- Text block -
+ + + +

London loves Thursday! 3.3m use Tube in return to (co-working) office – and the pub
Thursday is now the most popular day for London workers to head into the office – with over 3.3m jumping on the tube to join colleagues for after work drinks.
According to the latest ridership from TFL and WeWork shared exclusively with City A.M, Thursday is now the most popular weekday to travel on the Tube, reaching some 3.46 million journeys on February 23rd.
Post-covid, the City’s workforce has struggled to commit to five days in the workplace, with many offices now only requiring staff to come in two or three times a week – completing the rest of the week working from home.
This was coined as Tuesday, Wednesday and Thursday, or T.W.a.Ts, with backlash in some industries like banking and insurance.
With a much needed shot in the arm for London, the data, which was done in collaboration with WeWork, showed that Tuesdays and Wednesdays are equally popular days for commuters, as workers crave a break from working remotely.

+ + + +

Stored data entries

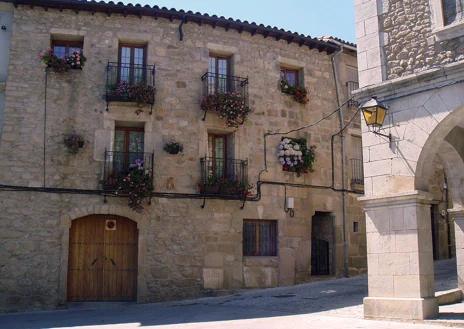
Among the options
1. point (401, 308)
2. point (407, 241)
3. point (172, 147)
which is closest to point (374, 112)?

+ + + +

- Exercise description -
In the article on London Tube ridership, how many journeys were made on February 23rd?

- Answer for this exercise -
Some 3.46 million journeys.